I'm not sold on this implementation of it though. Part of the beauty of a good flow control library is that it abstracts away tedium, like nested callbacks and having to assign this to some other variable. This implementation plugs all of that back in, and makes for a bit of a hacky solution.

Attempt solves the above problems by allowing an onError function to be specified. That way, you can write a function that gets to see every error, and you don't need a nested callback to do it. This deserves more thought than I've given it, but a good alternative route might be to support a this.abort() function within the onError call. How would that support your use case?

TomFrost avatar Nov 21 '13 14:11 TomFrost

Let me amend the above now that I've thought about it more. One thing I've come to dislike in Attempt is that calling done() from within onError avoids the wait time by default. It should not; in fact, there shouldn't be a mechanism in place to avoid that wait time, because if you're specifying an onError, then you know enough to eliminate the wait time from your options if you don't want it.

If a new major version is released to modify the Attempt API, that issue can be fixed. And if there's no longer a mechanism to avoid the wait from onError, that opens up done() to accept an error argument. If specified, Attempt can immediately abort with that error. Very clean solution. I'd still love to know what you think about that in terms your use case.

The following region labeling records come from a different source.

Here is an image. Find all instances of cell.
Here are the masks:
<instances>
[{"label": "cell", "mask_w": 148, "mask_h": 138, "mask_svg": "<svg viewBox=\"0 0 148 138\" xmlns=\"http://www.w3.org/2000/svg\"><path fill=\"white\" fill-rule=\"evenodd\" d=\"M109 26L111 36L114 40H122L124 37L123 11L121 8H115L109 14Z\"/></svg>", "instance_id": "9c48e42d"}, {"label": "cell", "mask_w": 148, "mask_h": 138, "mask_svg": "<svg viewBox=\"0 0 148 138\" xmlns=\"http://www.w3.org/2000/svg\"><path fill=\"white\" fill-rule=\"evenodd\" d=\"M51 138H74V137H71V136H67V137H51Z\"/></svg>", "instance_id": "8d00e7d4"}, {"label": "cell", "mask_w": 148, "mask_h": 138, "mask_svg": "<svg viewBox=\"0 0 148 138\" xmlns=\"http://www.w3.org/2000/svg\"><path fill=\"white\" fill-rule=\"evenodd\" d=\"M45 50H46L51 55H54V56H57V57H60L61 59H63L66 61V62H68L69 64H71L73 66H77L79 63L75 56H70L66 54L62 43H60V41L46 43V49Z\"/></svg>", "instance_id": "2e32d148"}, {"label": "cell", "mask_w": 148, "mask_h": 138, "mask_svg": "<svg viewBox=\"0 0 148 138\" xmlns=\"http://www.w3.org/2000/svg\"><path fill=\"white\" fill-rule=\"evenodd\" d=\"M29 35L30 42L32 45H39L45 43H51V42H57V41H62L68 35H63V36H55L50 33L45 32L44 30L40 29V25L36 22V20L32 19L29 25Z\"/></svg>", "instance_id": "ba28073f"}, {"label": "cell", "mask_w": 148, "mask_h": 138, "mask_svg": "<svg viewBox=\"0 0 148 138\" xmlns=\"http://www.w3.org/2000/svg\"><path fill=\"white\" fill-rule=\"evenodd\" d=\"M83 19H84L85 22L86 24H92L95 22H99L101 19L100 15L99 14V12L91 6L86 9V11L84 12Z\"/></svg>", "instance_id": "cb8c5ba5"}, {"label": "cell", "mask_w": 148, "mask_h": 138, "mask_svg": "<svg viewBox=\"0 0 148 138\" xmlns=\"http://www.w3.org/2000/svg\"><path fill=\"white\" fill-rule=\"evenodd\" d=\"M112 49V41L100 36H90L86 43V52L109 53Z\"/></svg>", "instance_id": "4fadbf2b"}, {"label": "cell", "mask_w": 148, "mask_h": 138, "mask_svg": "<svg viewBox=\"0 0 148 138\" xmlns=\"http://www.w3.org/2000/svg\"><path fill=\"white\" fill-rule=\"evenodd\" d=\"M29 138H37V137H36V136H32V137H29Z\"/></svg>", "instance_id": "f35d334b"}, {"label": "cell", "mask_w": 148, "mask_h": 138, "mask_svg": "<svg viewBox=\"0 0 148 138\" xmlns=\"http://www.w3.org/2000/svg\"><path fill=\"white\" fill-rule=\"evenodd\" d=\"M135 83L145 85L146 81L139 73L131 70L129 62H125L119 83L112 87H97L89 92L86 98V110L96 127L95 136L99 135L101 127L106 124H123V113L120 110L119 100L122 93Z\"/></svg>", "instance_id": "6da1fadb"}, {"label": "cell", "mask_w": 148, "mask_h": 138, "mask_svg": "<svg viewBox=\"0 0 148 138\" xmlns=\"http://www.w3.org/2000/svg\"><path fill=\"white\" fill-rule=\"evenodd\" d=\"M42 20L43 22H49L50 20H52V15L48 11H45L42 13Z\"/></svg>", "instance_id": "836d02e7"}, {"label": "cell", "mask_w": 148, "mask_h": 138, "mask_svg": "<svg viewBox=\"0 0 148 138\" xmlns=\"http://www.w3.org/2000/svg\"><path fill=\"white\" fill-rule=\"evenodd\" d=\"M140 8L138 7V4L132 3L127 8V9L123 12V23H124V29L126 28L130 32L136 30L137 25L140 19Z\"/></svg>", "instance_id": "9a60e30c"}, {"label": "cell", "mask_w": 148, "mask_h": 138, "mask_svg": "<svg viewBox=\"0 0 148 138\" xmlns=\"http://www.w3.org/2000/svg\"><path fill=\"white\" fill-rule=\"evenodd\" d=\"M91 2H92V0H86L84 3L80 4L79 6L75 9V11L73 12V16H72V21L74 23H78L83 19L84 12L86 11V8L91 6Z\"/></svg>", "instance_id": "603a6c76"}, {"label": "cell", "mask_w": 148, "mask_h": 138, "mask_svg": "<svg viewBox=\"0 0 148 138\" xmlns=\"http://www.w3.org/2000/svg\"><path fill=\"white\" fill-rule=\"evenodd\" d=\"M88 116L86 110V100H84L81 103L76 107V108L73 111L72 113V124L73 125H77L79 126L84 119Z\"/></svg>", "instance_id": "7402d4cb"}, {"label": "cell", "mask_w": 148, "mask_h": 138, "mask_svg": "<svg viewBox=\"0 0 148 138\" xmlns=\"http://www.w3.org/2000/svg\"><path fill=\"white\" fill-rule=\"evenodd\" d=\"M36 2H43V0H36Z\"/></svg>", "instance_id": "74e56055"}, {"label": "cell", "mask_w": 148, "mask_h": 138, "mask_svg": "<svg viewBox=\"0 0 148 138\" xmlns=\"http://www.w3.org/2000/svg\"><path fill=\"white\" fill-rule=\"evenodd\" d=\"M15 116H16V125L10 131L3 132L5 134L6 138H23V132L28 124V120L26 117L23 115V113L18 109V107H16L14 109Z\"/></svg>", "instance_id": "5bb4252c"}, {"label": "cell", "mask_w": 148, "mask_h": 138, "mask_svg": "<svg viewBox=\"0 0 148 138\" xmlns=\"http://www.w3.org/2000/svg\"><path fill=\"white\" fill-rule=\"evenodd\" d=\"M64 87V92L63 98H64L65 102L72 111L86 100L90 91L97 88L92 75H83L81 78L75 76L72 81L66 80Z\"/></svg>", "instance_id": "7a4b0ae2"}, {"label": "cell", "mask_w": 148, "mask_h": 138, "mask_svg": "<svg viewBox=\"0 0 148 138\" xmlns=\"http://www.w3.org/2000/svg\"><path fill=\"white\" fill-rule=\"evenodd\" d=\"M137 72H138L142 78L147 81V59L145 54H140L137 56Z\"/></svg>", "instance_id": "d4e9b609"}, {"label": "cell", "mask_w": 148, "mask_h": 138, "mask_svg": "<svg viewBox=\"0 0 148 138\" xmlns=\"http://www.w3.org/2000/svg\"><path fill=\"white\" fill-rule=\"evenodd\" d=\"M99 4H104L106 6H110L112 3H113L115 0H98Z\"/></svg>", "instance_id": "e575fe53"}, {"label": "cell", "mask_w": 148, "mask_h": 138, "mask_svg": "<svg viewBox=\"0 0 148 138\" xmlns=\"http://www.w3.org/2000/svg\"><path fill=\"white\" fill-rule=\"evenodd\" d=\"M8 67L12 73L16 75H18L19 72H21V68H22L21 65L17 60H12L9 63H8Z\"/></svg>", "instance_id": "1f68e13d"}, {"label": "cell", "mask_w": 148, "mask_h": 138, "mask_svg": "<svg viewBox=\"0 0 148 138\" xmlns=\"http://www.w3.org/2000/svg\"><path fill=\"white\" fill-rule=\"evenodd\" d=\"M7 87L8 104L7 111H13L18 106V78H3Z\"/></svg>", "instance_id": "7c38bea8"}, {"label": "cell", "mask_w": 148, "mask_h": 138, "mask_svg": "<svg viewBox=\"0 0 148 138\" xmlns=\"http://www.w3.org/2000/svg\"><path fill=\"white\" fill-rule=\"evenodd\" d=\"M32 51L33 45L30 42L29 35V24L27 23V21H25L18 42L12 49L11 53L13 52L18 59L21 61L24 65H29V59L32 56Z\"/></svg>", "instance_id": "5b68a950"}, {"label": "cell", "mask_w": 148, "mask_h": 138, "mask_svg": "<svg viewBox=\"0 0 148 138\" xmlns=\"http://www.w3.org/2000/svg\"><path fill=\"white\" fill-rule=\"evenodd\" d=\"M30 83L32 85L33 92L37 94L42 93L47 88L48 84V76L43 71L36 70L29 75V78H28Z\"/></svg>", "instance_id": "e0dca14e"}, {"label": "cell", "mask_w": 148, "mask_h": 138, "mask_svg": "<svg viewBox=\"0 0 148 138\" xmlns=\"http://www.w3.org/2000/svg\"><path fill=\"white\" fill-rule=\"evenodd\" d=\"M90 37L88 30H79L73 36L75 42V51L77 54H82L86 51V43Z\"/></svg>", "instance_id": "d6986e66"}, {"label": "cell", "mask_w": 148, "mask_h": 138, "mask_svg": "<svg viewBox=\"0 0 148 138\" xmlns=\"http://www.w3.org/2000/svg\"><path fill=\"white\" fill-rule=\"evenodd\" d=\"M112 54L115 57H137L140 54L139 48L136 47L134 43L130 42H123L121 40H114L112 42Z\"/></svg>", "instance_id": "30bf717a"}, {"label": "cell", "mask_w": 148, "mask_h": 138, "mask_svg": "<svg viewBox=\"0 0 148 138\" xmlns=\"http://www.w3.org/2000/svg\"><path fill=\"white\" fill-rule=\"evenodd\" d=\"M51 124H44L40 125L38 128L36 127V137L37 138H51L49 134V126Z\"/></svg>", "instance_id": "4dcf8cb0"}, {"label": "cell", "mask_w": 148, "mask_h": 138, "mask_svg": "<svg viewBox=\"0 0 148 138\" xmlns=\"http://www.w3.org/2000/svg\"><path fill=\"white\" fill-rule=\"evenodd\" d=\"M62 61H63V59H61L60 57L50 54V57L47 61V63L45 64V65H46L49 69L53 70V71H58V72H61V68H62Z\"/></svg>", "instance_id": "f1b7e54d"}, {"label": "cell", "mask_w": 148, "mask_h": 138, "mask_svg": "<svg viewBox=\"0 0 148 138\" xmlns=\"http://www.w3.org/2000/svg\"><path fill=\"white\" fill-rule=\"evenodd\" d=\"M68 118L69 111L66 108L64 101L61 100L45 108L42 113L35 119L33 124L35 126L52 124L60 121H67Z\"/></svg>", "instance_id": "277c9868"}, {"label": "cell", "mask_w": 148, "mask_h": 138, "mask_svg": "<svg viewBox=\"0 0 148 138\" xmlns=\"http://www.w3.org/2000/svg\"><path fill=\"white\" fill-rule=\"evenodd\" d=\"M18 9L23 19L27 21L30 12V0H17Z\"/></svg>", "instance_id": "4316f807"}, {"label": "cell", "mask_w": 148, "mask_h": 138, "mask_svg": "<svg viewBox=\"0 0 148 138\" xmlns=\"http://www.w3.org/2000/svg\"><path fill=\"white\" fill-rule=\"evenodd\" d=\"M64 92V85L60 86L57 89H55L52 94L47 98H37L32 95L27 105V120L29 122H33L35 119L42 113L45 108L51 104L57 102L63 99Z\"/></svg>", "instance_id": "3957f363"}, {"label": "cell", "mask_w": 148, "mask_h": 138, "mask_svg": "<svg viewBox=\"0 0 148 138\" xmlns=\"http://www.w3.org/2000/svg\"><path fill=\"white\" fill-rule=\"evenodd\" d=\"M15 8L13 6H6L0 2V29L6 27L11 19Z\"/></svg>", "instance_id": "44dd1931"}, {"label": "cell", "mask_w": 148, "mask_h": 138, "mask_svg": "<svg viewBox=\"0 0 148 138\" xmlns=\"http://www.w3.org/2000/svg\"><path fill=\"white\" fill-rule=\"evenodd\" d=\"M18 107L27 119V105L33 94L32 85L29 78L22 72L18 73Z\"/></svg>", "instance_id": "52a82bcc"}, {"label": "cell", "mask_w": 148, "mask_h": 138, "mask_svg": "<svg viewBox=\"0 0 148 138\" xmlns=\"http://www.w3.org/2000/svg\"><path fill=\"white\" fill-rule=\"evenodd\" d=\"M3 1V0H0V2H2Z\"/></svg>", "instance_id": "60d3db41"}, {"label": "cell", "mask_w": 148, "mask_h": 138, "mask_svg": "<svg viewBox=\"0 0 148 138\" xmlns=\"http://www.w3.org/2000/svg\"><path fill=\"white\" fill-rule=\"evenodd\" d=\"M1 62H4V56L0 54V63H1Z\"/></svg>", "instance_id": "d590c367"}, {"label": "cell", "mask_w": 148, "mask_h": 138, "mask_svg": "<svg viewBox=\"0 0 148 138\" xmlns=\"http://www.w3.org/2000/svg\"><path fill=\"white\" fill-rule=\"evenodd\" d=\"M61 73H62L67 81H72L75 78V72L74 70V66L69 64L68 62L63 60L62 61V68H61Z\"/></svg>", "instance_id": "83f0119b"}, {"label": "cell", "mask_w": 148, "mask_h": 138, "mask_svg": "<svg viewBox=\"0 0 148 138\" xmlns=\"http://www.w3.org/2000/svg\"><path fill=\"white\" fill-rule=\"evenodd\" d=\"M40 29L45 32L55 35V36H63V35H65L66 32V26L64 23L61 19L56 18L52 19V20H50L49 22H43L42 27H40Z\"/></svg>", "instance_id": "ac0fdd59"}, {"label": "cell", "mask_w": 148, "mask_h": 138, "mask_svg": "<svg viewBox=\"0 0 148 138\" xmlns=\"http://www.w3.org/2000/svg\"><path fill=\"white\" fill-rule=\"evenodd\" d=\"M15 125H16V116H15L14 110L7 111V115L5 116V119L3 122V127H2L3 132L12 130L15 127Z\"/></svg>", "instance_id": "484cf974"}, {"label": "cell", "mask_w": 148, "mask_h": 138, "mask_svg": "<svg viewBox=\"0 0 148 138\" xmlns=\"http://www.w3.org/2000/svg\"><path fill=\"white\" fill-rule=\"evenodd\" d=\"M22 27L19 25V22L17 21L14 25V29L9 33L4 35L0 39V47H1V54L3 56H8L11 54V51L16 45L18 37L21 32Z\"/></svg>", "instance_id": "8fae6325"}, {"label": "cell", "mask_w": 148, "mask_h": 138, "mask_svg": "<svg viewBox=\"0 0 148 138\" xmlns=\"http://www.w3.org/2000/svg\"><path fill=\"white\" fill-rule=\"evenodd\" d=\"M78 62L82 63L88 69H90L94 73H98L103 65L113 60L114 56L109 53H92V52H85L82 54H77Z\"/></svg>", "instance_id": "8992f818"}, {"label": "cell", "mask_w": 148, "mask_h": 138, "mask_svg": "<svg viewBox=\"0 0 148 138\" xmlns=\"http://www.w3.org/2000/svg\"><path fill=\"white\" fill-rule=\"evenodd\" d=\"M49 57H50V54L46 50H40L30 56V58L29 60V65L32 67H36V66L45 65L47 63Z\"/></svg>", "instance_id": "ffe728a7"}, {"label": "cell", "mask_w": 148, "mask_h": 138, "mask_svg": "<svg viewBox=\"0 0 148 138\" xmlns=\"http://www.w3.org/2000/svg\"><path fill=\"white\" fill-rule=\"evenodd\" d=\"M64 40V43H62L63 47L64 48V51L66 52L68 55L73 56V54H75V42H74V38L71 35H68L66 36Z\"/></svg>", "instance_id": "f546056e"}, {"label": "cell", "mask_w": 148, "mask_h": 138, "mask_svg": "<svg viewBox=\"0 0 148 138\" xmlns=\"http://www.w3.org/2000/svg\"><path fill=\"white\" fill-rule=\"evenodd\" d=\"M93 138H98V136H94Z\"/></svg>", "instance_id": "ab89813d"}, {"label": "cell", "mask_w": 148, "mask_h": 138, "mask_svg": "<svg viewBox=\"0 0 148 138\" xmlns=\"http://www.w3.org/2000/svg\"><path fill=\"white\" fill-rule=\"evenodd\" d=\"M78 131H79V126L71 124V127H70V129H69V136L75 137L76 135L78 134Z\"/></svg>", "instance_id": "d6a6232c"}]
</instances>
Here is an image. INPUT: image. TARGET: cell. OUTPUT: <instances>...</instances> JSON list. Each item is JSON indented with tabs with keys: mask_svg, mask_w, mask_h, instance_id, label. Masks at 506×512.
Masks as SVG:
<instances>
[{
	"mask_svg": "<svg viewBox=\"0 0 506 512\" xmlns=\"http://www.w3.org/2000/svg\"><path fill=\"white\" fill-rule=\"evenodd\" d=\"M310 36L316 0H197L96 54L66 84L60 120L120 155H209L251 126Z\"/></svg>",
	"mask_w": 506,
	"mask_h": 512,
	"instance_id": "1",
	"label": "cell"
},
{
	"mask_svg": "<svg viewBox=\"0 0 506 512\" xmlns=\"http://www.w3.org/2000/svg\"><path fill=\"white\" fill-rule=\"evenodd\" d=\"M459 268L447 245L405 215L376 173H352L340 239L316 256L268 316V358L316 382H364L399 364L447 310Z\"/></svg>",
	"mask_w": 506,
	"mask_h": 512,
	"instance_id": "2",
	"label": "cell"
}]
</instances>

TomFrost avatar Nov 21 '13 14:11 TomFrost

It's interesting you bring up the callback vs. this debate in the conversation, I hesitated to share my thoughts about that. So, here they are:

I'm actually not convinced that using this as the callback holder is a good idea. It really feels counter-intuitive in a Node.js environment, it is not idiomatic and looks more like some jQuery API.

To me and from what we see in 99% of Node APIs, this, in many situations, is about the current object we're running code on/against (most often in an OO context), nothing else. Using it to implicitly pass something that is in reality a callback is kind of cheating, imo.

Here is an fragment of my current code:

attempt(attemptOptions, function (attempts) {
  var callback = this;
  self.collection.findOne(params, function (err, item) {
    if (err) return callback.abort(err);
    if (!item)
      callback(new Error("Report not found (query: " + util.inspect(params) + ")"));
    else
      callback(null, item);
  });
}, function (err, result) {
  // ...
});

See how I have to assign a callback variable anyway because of the closure? I know I could have extracted my stuff into another function, but you don't want to do that in all cases.

That being said, I might be missing the point of the whole library and using it in a twisted way. You tell me :)

jbpros avatar Nov 21 '13 14:11 jbpros

Definitely a good debate to have. In terms of flow control libraries, using 'this' as the implicit callback was borderline-standard 1-2 years ago when Step and Seq were the leaders in this area. Since then, though, those libraries have lost steam, and the previously-feature-lacking Async library has been enjoying much more widespead implementation. Async.js uses a standard callback argument in each function along the chain, rather than 'this'.

I agree; 'this' is a cheat and a bit of a hack. On the other hand, when 'this' refers to the flow control library itself, having it be something that's also callable doesn't deviate so far from the norm that it's unacceptable. The benefit that's gained is that you always know where the callback is, rather than it being possibly the first argument, or the second, or the third, and so on depending on the function before it. Granted, the Attempt library doesn't have to grapple with this use case, as there are only two functions being passed. I used it initially for clean integration with Step and Seq, so perhaps moving it in the next major release to be more on-par with Async is the best way forward.

With that said, though, your code sample makes me cringe a bit solely because a goal of attempt is to allow for retry functionality without using a nested callback, but you're forced to do that because there's no way to allow onError to abort your trials yet. So regardless of the outcome of the 'this' discussion, I still think moving the abort ability to the onError call to avoid that nested callback structure fits more within the framework of Attempt.